------ Selected excerpt ------

The comparative indifference with which Chronicles is regarded in modern times by all but professional scholars seems to have been shared by the ancient Jewish church. Though written by the same hand as wrote Ezra-Nehemiah, and forming, together with these books, a continuous history of Judah, it is placed after them in the Hebrew Bible, of which it forms the concluding book; and this no doubt points to the fact that it attained canonical distinction later than they. Nor is this unnatural. The book of Kings had brought the history down to the exile of Judah; and the natural desire to see the history carried from its new starting point in the return and restoration through post-exilic times is met by the book of Ezra-Nehemiah, to which there was no rival, whereas Chronicles had a rival in the existing and popular books of Samuel and Kings.

The book, whose name Chronicles is borrowed by Luther from Jerome, is very late. Ezra-Nehemiah with which Chronicles goes must be, as we have seen,[1] as late as Alexander the Great; but the lateness of Chronicles can be proved without going beyond the book itself. The Hebrew text of 1 Chron. iii.19ff. carries the date six generations beyond Zerubbabel (520 B.C.), that is, at the earliest, to 350 B.C., while the Greek text postulates eleven generations, which would compel us to come as late as 250 B.C. We shall not go far astray if we consider the date as roughly 300 B.C. It is thus seven centuries later than the reign of David, with whose ecclesiastical enterprises it deals so elaborately, and about two and a-half centuries from the exile, with which it closes. The distance of the record from the events has to be borne in mind when estimating its religious spirit and historical value. [Footnote: See p.355.]

The book of Chronicles is an ecclesiastical history in a sense very much more severe than the book of Kings; on every page it reflects the ritual interests which were predominant when the book was written. To it the only history worth recording is the history of Judah. The first ten chapters are occupied with the preparation for that history, and the rest of the book (i Chron. xi.-2 Chron. xxxvi.) with the history itself from the coronation of David to the exile. Israel is the apostate kingdom; she had revolted alike from Judah and Jehovah, and had been swept for her sins into exile, from which she never emerged again. The Chronicler makes a man of God say to Amaziah, "Jehovah is not with Israel," 2 Chron. xxv.7, and this exactly represents his own attitude. He therefore all but absolutely ignores the history of the northern kingdom, touching upon it only where it is in some special way implicated in the history of Judah.

------ Extracted material ------

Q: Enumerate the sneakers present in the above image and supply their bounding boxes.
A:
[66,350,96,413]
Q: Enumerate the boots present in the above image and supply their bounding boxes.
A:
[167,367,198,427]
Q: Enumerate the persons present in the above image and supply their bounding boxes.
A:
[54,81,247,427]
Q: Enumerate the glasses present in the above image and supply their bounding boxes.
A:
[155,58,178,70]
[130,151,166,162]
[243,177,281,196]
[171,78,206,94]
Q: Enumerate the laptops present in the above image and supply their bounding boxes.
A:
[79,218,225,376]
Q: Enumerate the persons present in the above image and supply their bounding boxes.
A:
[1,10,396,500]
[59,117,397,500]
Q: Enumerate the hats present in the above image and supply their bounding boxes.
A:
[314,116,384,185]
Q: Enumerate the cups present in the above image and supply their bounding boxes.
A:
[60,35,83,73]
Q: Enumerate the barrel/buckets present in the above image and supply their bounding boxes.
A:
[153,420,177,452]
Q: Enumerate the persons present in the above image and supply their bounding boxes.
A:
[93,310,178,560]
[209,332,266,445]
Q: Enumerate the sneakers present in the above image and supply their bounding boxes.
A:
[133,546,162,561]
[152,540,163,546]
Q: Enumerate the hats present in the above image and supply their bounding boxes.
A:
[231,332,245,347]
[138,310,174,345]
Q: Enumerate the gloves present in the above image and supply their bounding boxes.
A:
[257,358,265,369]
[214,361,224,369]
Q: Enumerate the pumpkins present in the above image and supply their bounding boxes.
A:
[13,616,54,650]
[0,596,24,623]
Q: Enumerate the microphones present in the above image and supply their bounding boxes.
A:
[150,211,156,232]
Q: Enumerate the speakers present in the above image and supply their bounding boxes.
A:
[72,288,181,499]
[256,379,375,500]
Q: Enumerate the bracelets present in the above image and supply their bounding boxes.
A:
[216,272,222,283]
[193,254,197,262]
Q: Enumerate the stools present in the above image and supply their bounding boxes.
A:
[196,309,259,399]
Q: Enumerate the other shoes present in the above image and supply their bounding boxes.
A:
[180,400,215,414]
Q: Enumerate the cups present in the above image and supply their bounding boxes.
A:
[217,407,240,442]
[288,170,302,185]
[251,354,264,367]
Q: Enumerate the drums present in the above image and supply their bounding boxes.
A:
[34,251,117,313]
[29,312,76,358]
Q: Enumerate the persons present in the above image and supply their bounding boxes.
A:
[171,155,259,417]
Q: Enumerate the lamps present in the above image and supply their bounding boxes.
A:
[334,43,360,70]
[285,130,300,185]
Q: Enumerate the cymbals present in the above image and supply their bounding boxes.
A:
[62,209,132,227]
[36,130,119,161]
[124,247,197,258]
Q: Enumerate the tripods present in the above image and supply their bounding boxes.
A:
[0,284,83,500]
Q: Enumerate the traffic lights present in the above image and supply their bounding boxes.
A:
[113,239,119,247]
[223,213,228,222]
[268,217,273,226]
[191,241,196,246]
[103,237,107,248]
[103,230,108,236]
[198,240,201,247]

------

> _Given task 1_: List every date given in B.C. in the passage on the book of Chronicles.
> _Given task 2_: From the passage on the book of Chronicles, extract the stretch from "The comparative indifference" through "Samuel and Kings.".
> _Given task 3_: According to the passage on the book of Chronicles, what position does Chronicles hold in the Hebrew Bible?

> _Answer 1_: 520 B.C., 350 B.C., 250 B.C., 300 B.C.

> _Answer 2_:
The comparative indifference with which Chronicles is regarded in modern times by all but professional scholars seems to have been shared by the ancient Jewish church. Though written by the same hand as wrote Ezra-Nehemiah, and forming, together with these books, a continuous history of Judah, it is placed after them in the Hebrew Bible, of which it forms the concluding book; and this no doubt points to the fact that it attained canonical distinction later than they. Nor is this unnatural. The book of Kings had brought the history down to the exile of Judah; and the natural desire to see the history carried from its new starting point in the return and restoration through post-exilic times is met by the book of Ezra-Nehemiah, to which there was no rival, whereas Chronicles had a rival in the existing and popular books of Samuel and Kings.

> _Answer 3_: It is the concluding book, placed after Ezra-Nehemiah.